Summary
In State v. Lowry, 2019 MT 191, ¶ 17, 397 Mont. 11, 446 P.3d 1148, quoting Barrick, ¶ 17, we noted, "[u]nlike restitution ordered under subsection (1)(a), subsection 1(d) 'provides for recovery of victim expenses involving a cash payment or outlay.'"
Summary of this case from State v. LodahlOpinion
DA 17-0413
08-13-2019
For Appellant: Chad Wright, Appellate Defender, Haley Connell Jackson, Assistant Appellate Defender, Helena, Montana For Appellee: Timothy C. Fox, Montana Attorney General, Robert Stutz, Assistant Attorney General, Helena, Montana, Martin D. Lambert, Gallatin County Attorney, Bjorn E. Boyer, Deputy County Attorney, Bozeman, Montana
For Appellant: Chad Wright, Appellate Defender, Haley Connell Jackson, Assistant Appellate Defender, Helena, Montana
For Appellee: Timothy C. Fox, Montana Attorney General, Robert Stutz, Assistant Attorney General, Helena, Montana, Martin D. Lambert, Gallatin County Attorney, Bjorn E. Boyer, Deputy County Attorney, Bozeman, Montana
Justice Beth Baker delivered the Opinion of the Court. ¶1 Bobby Francis Lowry appeals from the order of the Eighteenth Judicial District Court, Gallatin County, to pay $25,835.37 in restitution to his former employer, Industrial Automation Consultants ("IAC"), after he pleaded no contest to theft of property by embezzlement in violation of § 45-6-301(7), MCA (2015). Lowry argues that § 46-18-243, MCA, does not authorize $13,989.31 of the ordered restitution. We agree with Lowry in part. We reverse a portion of the challenged award and remand for recalculation of restitution.

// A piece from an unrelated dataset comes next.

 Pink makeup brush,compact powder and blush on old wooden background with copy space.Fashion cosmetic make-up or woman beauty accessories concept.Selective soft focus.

PROCEDURAL AND FACTUAL BACKGROUND
¶2 Lowry began working as a senior project engineer for IAC in March 2015. IAC provided Lowry with a laptop, an external backup hard drive, and an adapter cable for his work. Lowry spent most of his time with IAC on a project to retrofit an existing control system to a new control platform for an IAC client. During his month-long tenure with IAC, Lowry recorded 112.5 hours on IAC client projects, 18.5 hours in internal training, 8 hours at a quarterly meeting and a conference, and 20 hours of paid time off. On or about April 14, Lowry stopped coming to work. Despite IAC’s requests to return the laptop and accessories to IAC, Lowry did not return them. IAC reported the theft of the laptop and related equipment to the Gallatin County Sheriff in April 2015. The State charged Lowry with felony theft of property by embezzlement in violation of § 45-6-301(7), MCA (2015), in December 2015.
¶3 After Lowry left the company without returning the laptop, IAC refused to send him his last paycheck. Lowry filed a complaint with the Montana Department of Labor & Industry. In August 2016, the parties settled the wage dispute. In the settlement, IAC and Lowry agreed to deduct from Lowry’s final paycheck the costs of a missing office key, the laptop, and an unpaid hotel bill that Lowry incurred during his employment and IAC paid on his behalf.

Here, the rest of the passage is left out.